The sidebar panel of the web server is equipped with a histogram plot that displays the frequency of the compounds. The users can select the descriptor from the sidebar panel and view the result as a histogram with the selection option for bins (Supplementary Figure 2).

Extracting the cansmi (smiles) column: filtered data

Section 3 is linked to Section 1, which specifically retrieves a single column upon selection. Once the data is filtered (Section 1), the cansmiName column is selected in Section 1. The selected column with the filtered data will be displayed in Section 3. Here, the display corresponds to the selected tab. The results (filtered data) can be downloaded in the .csv and .sdf formats. The .sdf files can be used to generate the 3D structures (Supplementary Figure 3).

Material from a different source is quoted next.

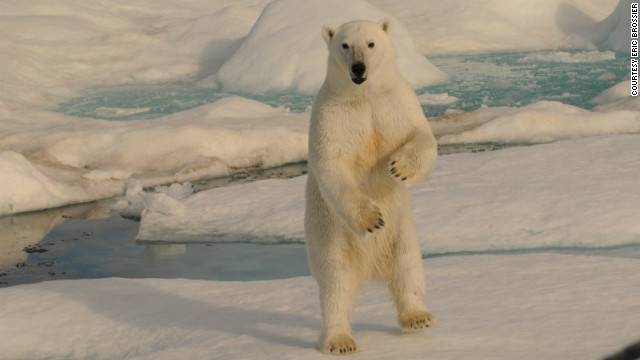 A polar bear approaches the boat of oceanographer Eric Brossier in the Canadian Arctic.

Visualizing the 2D structures

The sidebar panel of the server is embedded with JSME Molecular Editor (Supplementary Figure 2) (36), which facilitates the visualization of the structure of the compounds. The 2D structures can be viewed by giving the SMILES (cansmi, which are the Canonical SMILES) as an input at the Molecular Editor by clicking the downward arrow, selecting the Paste Mol or SDF or SMILES and clicking Accept. The 2D structure appears on the editor (Supplementary Figure 4). The editor also has other parameters through which the compound’s appearance can be changed. Additionally, the users can copy and save the compound in several formats. The modification of the molecules is supported by JSME by clicking the FG (36) (Supplementary Figure 5).

Discussion and conclusion

In order to discover new drugs with therapeutic ability, the CADD process plays a very effective role. In contrast, traditional drug discovery methods are time- and money-consuming processes (2). The term CADD includes saving the compounds, organizing and evaluating them and further modelling the compounds (2). The efficiency of CADD can be evidently seen during the recent pandemic times, when there was an urgency to identify the potential candidate compounds (37–39). Earlier, our group had computationally designed butein analogues that demonstrated anticancer activity (40). Furthermore, these compounds have shown in silico antibacterial activity (41). In another study, computational design of PARP inhibitors was performed against SARS-CoV-2 (42).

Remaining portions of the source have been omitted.